### Task statement
In the lines from the one holding "In the depicted" through the end, inclusive, swap "further" for "farther" and leave everything else unchanged.

>> BEGIN Record set

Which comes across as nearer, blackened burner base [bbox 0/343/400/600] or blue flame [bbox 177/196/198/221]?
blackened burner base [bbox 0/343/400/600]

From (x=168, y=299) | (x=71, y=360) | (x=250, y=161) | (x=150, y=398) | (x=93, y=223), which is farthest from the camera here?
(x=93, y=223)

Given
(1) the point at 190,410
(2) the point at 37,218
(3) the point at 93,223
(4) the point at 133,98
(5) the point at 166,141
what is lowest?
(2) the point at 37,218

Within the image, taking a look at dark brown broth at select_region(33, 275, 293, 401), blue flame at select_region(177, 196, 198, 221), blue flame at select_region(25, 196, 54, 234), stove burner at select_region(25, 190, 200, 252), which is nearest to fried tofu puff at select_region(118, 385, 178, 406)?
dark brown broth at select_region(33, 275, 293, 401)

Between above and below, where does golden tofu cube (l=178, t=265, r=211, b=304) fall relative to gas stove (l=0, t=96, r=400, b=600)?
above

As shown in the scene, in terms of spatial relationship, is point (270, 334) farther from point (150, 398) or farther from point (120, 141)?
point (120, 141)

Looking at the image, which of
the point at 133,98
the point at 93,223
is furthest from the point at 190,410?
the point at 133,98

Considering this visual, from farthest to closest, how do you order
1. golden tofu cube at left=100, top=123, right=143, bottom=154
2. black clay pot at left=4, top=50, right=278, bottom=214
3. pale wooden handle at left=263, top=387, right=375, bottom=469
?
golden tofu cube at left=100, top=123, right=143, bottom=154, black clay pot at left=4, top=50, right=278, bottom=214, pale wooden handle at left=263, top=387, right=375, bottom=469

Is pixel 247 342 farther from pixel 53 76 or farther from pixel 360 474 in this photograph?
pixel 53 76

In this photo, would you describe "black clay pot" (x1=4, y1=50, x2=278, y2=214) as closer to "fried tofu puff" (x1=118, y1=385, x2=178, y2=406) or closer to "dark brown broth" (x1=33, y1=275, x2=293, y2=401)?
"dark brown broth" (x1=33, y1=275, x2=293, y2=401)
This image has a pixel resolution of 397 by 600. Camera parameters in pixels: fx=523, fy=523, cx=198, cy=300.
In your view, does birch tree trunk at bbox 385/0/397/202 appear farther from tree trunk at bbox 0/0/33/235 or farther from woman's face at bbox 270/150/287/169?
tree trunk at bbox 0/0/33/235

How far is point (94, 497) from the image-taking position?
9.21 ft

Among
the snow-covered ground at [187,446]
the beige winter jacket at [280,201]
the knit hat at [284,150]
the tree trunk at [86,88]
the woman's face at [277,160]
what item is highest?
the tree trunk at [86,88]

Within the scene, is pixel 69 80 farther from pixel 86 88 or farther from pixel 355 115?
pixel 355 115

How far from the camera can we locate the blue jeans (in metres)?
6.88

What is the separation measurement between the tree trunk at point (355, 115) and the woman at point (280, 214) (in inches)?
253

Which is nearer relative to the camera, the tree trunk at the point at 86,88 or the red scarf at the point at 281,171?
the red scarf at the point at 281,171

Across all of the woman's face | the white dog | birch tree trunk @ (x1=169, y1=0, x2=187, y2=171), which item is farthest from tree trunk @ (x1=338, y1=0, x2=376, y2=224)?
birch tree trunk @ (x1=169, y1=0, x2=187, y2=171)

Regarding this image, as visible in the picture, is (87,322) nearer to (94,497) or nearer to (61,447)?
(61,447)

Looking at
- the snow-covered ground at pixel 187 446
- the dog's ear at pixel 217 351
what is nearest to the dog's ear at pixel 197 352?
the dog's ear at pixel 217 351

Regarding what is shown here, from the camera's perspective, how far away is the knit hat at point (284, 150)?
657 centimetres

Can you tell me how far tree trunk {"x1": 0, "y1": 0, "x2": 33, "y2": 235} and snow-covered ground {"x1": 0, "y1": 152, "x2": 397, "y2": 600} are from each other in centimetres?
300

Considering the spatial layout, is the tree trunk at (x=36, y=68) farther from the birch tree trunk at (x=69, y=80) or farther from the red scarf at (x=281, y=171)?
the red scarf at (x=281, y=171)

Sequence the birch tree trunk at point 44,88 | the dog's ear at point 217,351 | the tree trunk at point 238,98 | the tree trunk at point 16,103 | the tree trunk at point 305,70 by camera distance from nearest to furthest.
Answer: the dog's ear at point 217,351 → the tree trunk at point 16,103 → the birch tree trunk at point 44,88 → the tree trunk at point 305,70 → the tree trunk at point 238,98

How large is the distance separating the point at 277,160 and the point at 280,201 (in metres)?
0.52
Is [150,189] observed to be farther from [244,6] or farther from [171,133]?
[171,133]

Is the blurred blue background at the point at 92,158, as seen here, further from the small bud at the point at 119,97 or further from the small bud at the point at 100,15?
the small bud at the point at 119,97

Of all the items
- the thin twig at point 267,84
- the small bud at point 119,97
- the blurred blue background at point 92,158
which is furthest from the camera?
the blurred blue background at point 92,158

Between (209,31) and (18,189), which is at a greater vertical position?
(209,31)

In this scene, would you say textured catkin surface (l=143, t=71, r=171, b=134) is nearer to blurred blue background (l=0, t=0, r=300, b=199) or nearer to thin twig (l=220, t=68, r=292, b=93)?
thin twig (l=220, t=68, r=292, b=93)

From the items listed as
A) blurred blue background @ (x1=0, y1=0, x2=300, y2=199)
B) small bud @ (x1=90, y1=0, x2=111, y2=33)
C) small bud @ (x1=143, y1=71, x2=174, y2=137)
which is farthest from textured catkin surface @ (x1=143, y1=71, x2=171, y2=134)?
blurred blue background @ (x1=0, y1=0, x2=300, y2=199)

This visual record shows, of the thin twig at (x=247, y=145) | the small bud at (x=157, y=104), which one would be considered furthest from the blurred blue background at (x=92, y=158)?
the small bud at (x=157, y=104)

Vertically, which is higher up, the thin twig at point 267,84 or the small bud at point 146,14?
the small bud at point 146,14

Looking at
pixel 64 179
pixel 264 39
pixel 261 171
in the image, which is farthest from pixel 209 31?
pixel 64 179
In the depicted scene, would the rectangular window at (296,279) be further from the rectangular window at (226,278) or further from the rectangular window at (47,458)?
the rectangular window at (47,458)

>> END Record set

### Exercise answer
In the depicted scene, would the rectangular window at (296,279) be farther from the rectangular window at (226,278) or farther from the rectangular window at (47,458)?
the rectangular window at (47,458)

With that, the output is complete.